Il faut être soi. Indéniablement. Mais l’on voit que là commence la difficulté. Des mots avant tout. Car n’est-ce pas d’ailleurs le langage stéréotypé de la publicité qui prétend avec aplomb qu’on se retrouve en s’aliénant dans les objets ?
J’ignore donc ce que signifie « être soi », mais il ne me paraît pas au-dessus des forces humaines d’éviter, ou de repousser ce qui peut empêcher de l’être. Nettoyer les portes de la perception est probablement le devoir le plus urgent.
Avant donc de trouver le bonheur dans la concrétude des choses, des êtres, de Dieu, de leurs relations, d’épouser dans des noces pérennes la beauté réelle du monde, par laquelle nous nous sauverons, il est indispensable de s’interdire certaines fréquentations.

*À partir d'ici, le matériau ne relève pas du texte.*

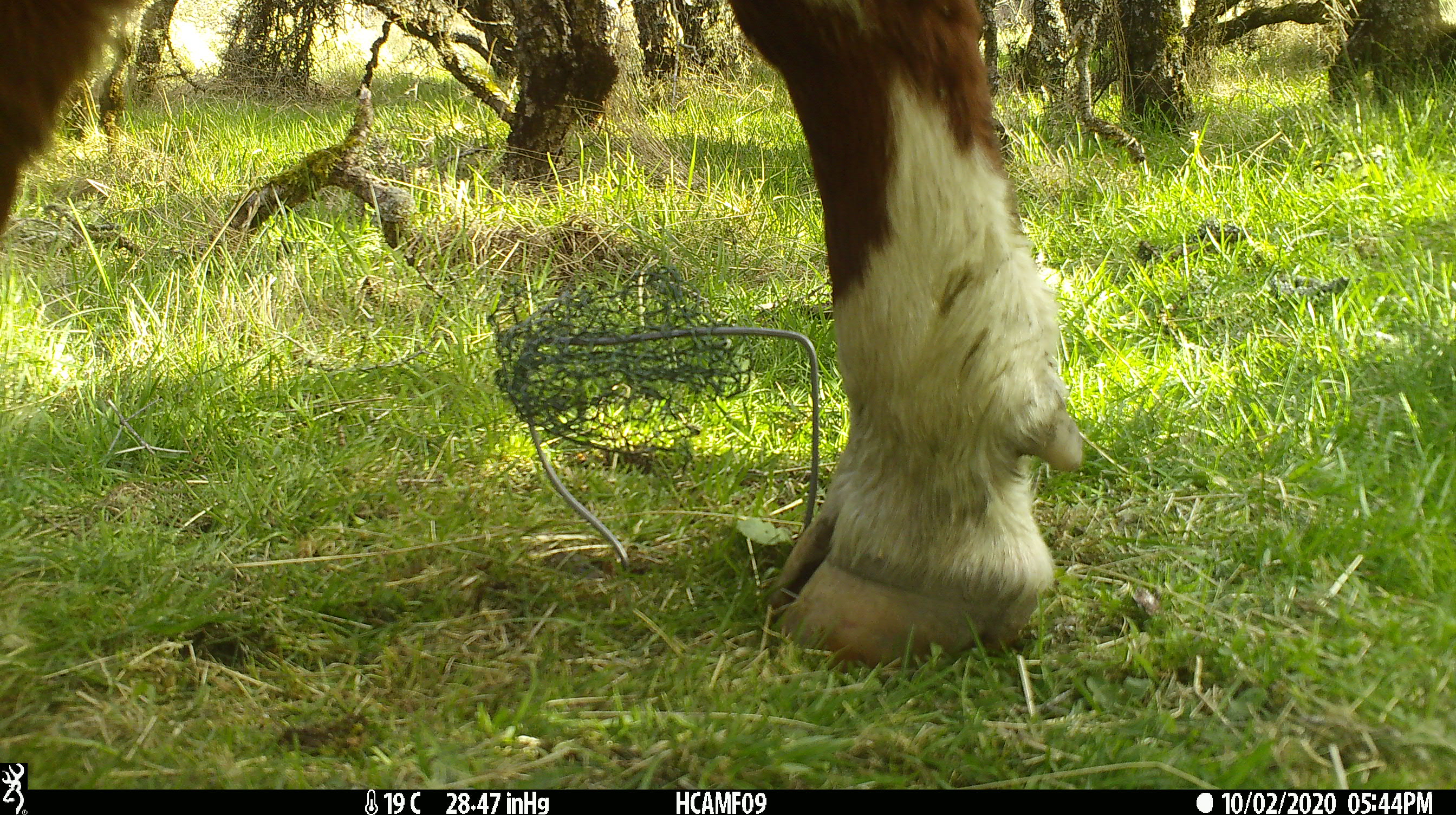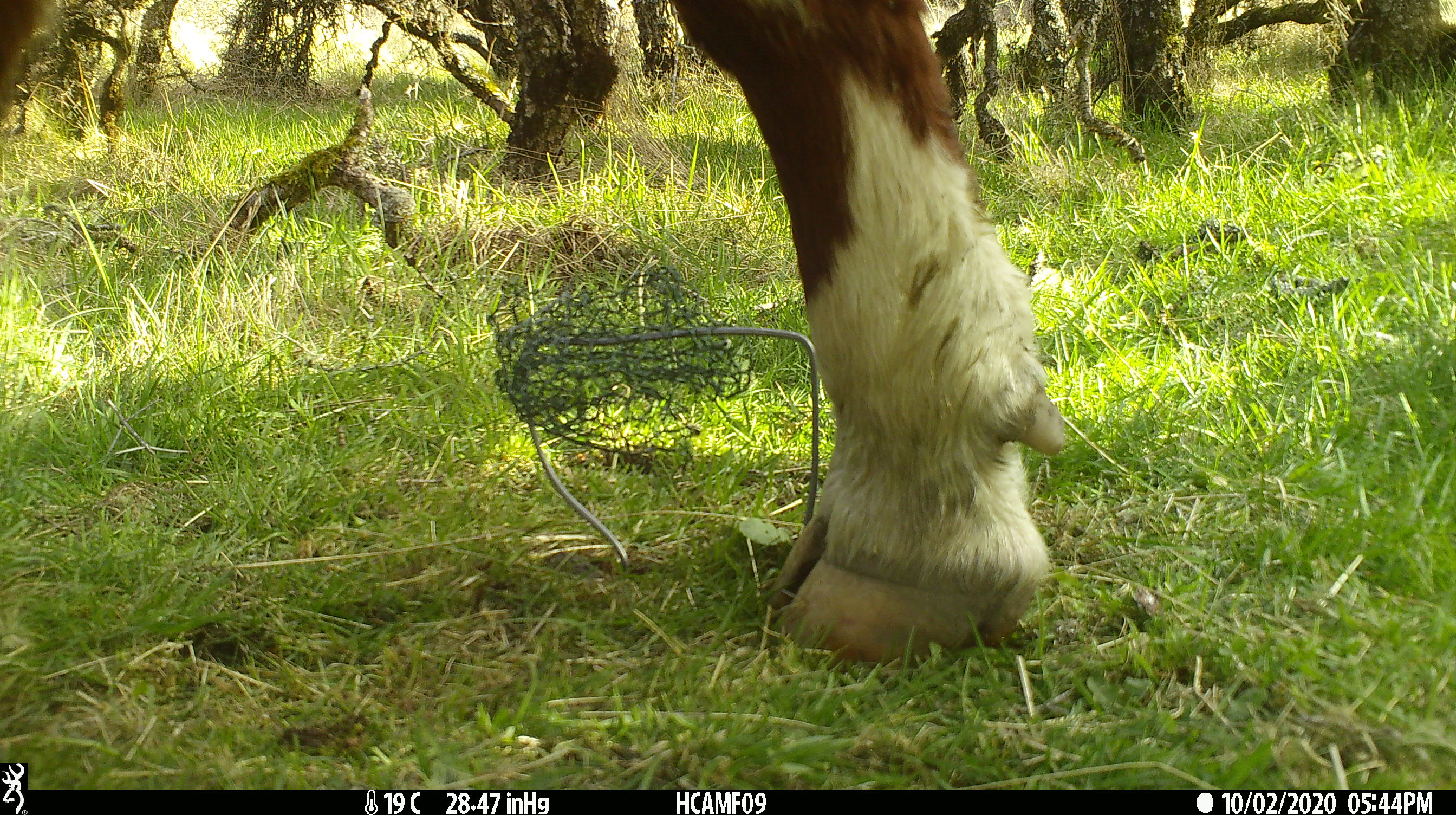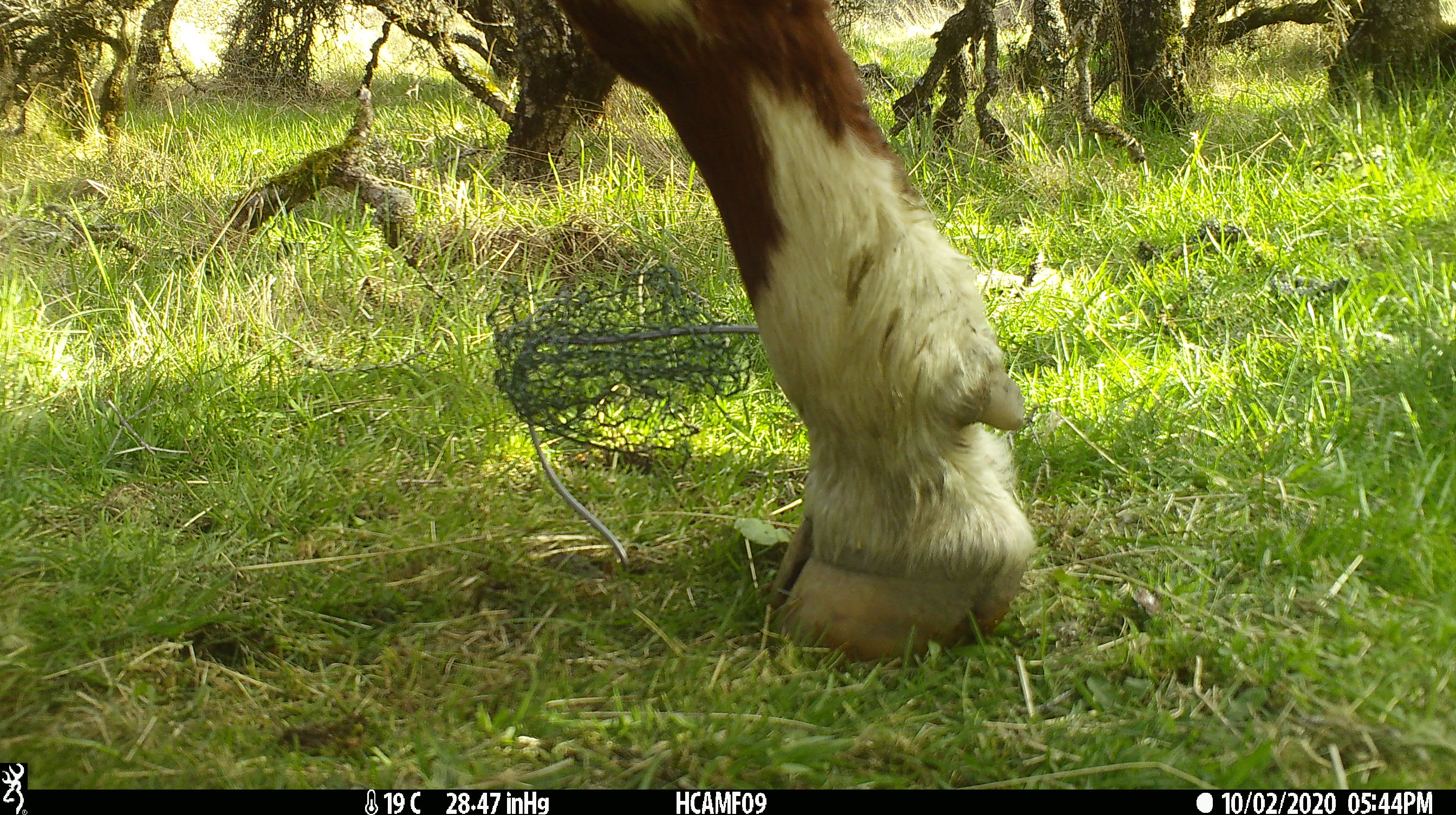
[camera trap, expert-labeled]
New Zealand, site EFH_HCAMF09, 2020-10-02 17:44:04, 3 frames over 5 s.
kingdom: Animalia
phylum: Chordata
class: Mammalia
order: Artiodactyla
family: Bovidae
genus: Bos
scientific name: Bos taurus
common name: domestic cow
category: cow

J’irais presque à reprendre le fameux « Vade retro, Satanas ! ». Mais nous n’en sommes pas loin. Et un bon assainissement, outre qu’il rend la vie plus agréable, rend possible une autre occupation de l’être.
Ainsi me semble-t-il très sain (puisque nous sommes au moment des bonnes résolutions), de ne plus perdre de temps à commercer avec les instruments de communication du système, télévision, radio d’informations, musique et images formatées, publicité, rassemblements festifs ineptes, de ne plus croire sur parole les explications et analyses qu’on déverse sur les cerveaux (et cela peut être très subtil), de ne plus utiliser des mots forgés par la fabrique langagière contemporaine, en grande partie américaine, mais de revenir aux sources de notre langue, qui est un outil de liberté, de connaissance, et de sensations, de ne pas consommer n’importe quel objet, souvent inutile ou nocif, sans en avoir estimé l'utilité, de ne pas imiter les emballements esthétiques de la masse, mais de me faire ma propre idée de ce qu’il faut aimer et savourer.
Tout être qui ne veut pas se faire aspirer, avaler par la masse doit, en outre, approfondir, cultiver, élargir ce qu’il considère être sa voie, qu’elle soit religieuse, artistique, sentimentale, familiale, professionnelle... Tout devoir conduit au Grand devoir, qui est d’être à sa place dans l’univers voulu par Dieu. Il ne faut pas avoir peur, il faut oser, et se dire que ce que l’on a en face de nous est mensonger, donc faux et faible.
Enfin, rien n’égale ce qui est concret, que l’on peut caresser réellement avec sa main ou son âme, son cœur, ce qui est là, près de soi, à portée de voix et de tendresse, la pierre, l’arbre, la compagne, le chat, le feu dans l’âtre, le vent qui gifle le visage, la pluie qui enveloppe le corps, la lumière qui éblouit, la terre qui porte les pas, et la maison qui abrite notre amour. Cela, c’est vrai, concret, réel. Il faut haïr l’abstraction, car elle est devenue le monde de fantômes errants qui nous hante et nous ensorcelle sans nous enchanter. La seule voie qui soit permise, à mon sens, est celle-là : celle de la proximité, de la présence, de la certitude d’être là, et bien là... nulle part ailleurs.